- _TASK INSTRUCTIONS_
What are the lines below, starting at the line containing "bamboe plafond enthousiasme" and ending at the line containing "写真: 桜色のしゃぼん玉に、夢を乗せて"? Write them out exactly, ends included, without pictures.

- _EXERCISE INPUTS_

┏━━

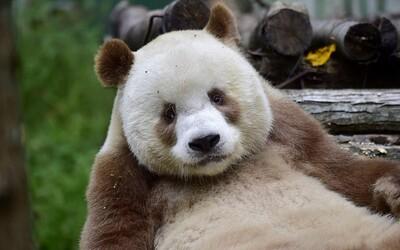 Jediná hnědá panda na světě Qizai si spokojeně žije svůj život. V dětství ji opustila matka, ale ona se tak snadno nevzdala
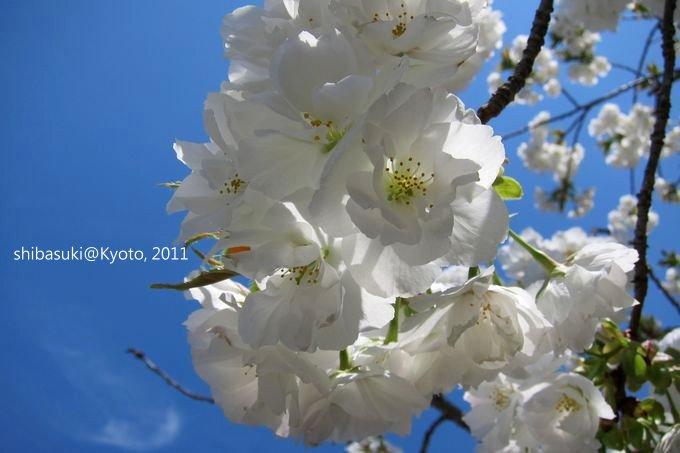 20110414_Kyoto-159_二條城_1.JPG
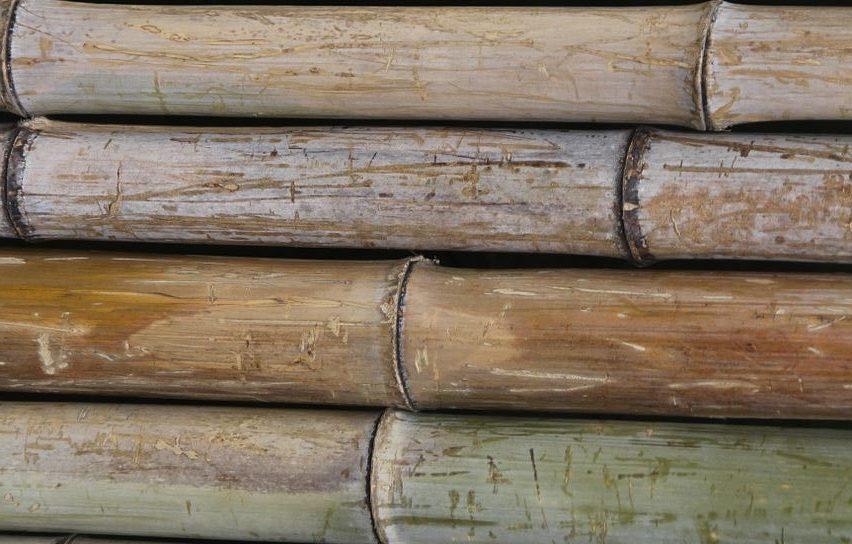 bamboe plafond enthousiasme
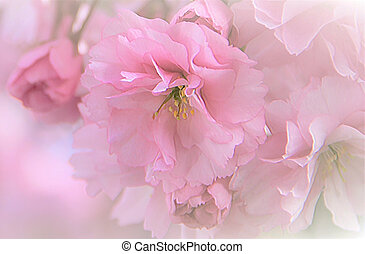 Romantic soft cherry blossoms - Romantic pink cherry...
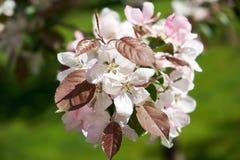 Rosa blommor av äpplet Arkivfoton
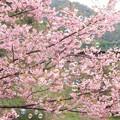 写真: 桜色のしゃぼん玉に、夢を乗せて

┗━━
┏━━

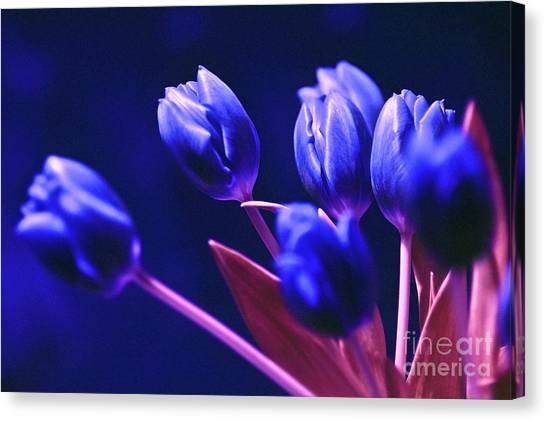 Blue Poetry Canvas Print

┗━━

- _ANSWER TO THIS PROBLEM_
 bamboe plafond enthousiasme
 Romantic soft cherry blossoms - Romantic pink cherry...
 Rosa blommor av äpplet Arkivfoton
 写真: 桜色のしゃぼん玉に、夢を乗せて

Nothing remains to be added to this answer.